Despite Mr. al-Dosari’s assertion that Bahrain continues to combat terrorism in line with international standards while maintaining human rights, we consistently find that this is not the case. The definition of terrorism in Bahrain is exceedingly broad and encompasses almost all forms of criticism or dissent, as well as free assembly. The Counterterrorism Law is frequently used to legitimize the targeting of individuals and the restriction of freedoms – contributing to the thousands of political prisoners in the kingdom. Violent reprisals against human rights defenders and their families have increased in the past year, and combatting terrorism has been used as a justification by the government for these atrocious human rights violations. This past October, Bahraini authorities convicted three innocent family members of exiled human rights defender Sayed Ahmed Alwadaei. Hajer Mansoor Hassan, Sayed Nizar Alwadaei, and Mahmood Marzooq Mansoor, who are respectively Sayed Ahmed’s mother-in-law, brother-in-law, and cousin, were sentenced to three years in prison under Bahrain’s anti-terrorism law.

In 2017, Bahrain’s National Security Agency (NSA) was re-instated of its law enforcement powers against terrorism crimes, despite the agency having a history of arresting protesters and activists and subjecting them to interrogations and torture. Equally concerning was Bahrain’s amendment to the constitution to authorize military courts to try civilians in cases of terrorism. The military courts are fundamentally unequipped to respect fair trial norms and demonstrate judicial transparency. Bahrain’s military courts have also dramatically increased the use of capital punishment despite being structurally incapable of issuing judgements that accord with international standards of fair trials and due process.

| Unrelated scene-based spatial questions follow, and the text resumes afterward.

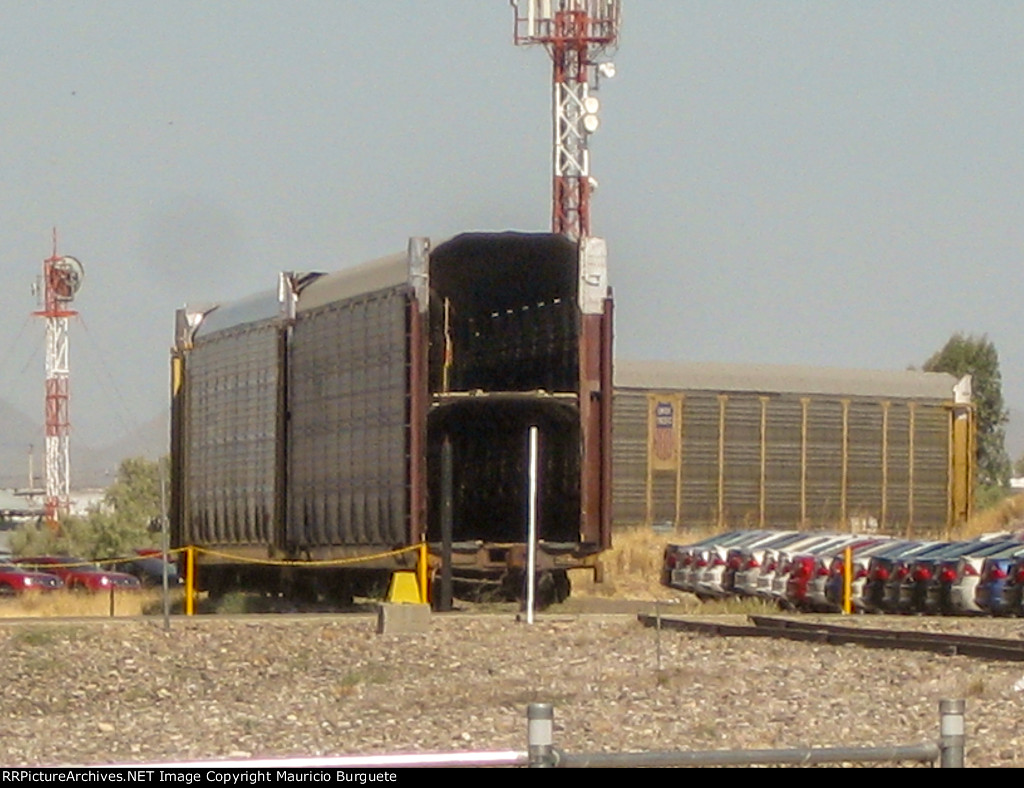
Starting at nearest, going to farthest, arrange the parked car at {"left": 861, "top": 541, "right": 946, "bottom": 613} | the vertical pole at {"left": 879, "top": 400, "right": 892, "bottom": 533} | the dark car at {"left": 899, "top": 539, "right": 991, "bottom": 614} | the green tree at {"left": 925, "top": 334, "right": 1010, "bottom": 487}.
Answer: the dark car at {"left": 899, "top": 539, "right": 991, "bottom": 614} < the parked car at {"left": 861, "top": 541, "right": 946, "bottom": 613} < the vertical pole at {"left": 879, "top": 400, "right": 892, "bottom": 533} < the green tree at {"left": 925, "top": 334, "right": 1010, "bottom": 487}

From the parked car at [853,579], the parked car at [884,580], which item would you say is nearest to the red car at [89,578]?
the parked car at [853,579]

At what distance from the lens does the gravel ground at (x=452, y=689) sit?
46.0ft

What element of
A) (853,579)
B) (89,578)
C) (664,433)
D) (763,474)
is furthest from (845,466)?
(853,579)

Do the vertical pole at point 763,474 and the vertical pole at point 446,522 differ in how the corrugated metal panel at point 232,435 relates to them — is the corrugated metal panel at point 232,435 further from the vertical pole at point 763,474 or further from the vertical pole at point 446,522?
the vertical pole at point 763,474

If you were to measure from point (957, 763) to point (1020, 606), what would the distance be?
726 inches

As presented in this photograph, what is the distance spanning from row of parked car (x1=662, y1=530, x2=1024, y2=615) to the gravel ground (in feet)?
5.58

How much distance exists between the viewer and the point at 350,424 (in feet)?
86.4

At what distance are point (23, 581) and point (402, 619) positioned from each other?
21.4m

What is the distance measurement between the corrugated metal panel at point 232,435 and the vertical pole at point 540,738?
22.2 m

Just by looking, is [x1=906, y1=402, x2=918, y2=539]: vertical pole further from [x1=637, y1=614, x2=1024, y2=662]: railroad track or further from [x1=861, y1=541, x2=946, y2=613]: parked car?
[x1=637, y1=614, x2=1024, y2=662]: railroad track

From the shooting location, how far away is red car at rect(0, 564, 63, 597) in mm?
41344

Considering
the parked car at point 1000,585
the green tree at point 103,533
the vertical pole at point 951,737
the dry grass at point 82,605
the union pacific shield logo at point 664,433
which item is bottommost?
the green tree at point 103,533

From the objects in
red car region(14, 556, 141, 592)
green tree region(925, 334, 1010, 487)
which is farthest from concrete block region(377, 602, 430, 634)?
green tree region(925, 334, 1010, 487)

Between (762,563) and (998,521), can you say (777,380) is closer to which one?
(998,521)
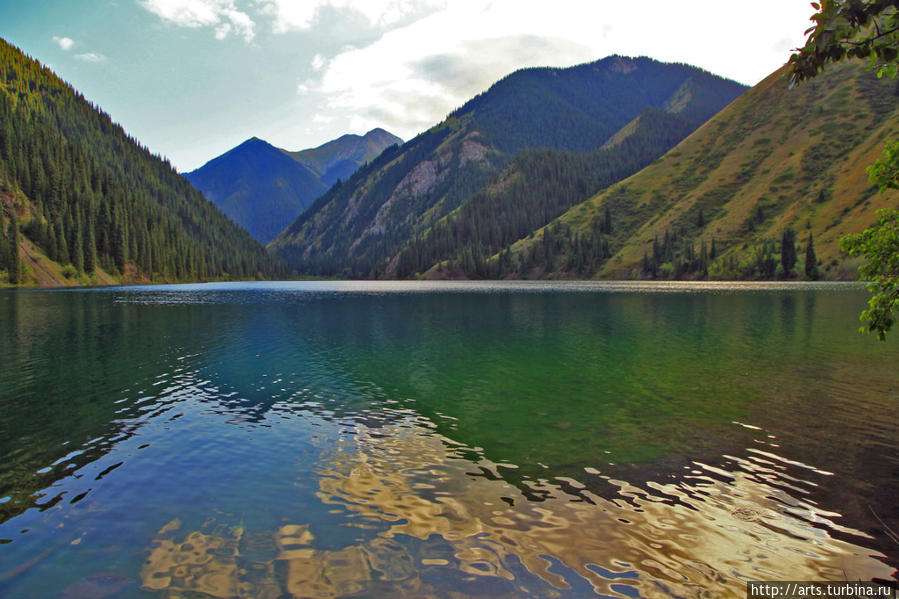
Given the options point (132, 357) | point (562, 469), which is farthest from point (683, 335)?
point (132, 357)

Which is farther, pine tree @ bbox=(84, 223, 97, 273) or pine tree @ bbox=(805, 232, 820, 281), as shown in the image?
pine tree @ bbox=(805, 232, 820, 281)

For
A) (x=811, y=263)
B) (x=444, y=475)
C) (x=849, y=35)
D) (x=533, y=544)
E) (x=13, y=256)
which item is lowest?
(x=444, y=475)

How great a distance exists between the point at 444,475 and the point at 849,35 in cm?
1487

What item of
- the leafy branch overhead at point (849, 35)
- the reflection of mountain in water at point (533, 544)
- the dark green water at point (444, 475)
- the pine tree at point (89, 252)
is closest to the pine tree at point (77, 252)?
the pine tree at point (89, 252)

Mr. al-Doseri’s talk of a reform agenda lacks any substance when considering Bahrain’s failure to adhere to past reform recommendations – particularly those recommended by the Bahrain Independent Commission of Inquiry (BICI) and the Human Rights Council’s Universal Periodic Review mechanism. Following the crackdown of the 2011 protests, the Commission carried out an investigation and provided a list of 26 recommendations, of which Bahrain only implemented two. Last year, Bahrain actively reversed the only minor reforms they had implemented when they re-instated law enforcement powers to the NSA and allowed military courts to try civilians. Likewise, ADHRB found that after its last review, Bahrain only partially implemented 2 out of 176 total recommendations, while failing to fully comply with any of the Council’s recommendations.

“Today’s address to the Human Rights Council by Mr. al-Doseri serves to only underscore the lengths to which the Bahraini government is willing to go to distort and mislead the international community to obfuscate their own drastic human rights record. The reality that remains on the ground is widespread and systematic use of arbitrary arrest, torture, and extrajudicial killings at the government’s hands, a deeply flawed judiciary, and widespread criminalization of all forms of criticism or dissent,” said Husain Abdulla, ADHRB Executive Director. “The international community must remain committed to addressing the ongoing human rights crisis in Bahrain through engagement in multilateral forums like the Human Rights Council and its mechanisms. Only through international pressure, including from allies like the United States and United Kingdom, will Bahrain be compelled to reverse the institutional abuse at the heart of Bahraini government’s human rights policies.”

ADHRB rejects the statement made by Mr. al-Doseri on the situation of human rights in Bahrain, and reiterates our continued alarm at the severity of the deteriorations over the past year. The few internal human rights mechanisms that exist remain ineffective and lack independence from the government. Additionally, freedom of expression has been threatened by broad anti-terror laws that legitimize the arrests, prosecution, and torture of human rights defendants and their families. Finally, the Government of Bahrain has retreated from all effective measures of its national or international reform commitments. We therefore reiterate our call for the international community to press for urgent human rights reforms in the Kingdom of Bahrain.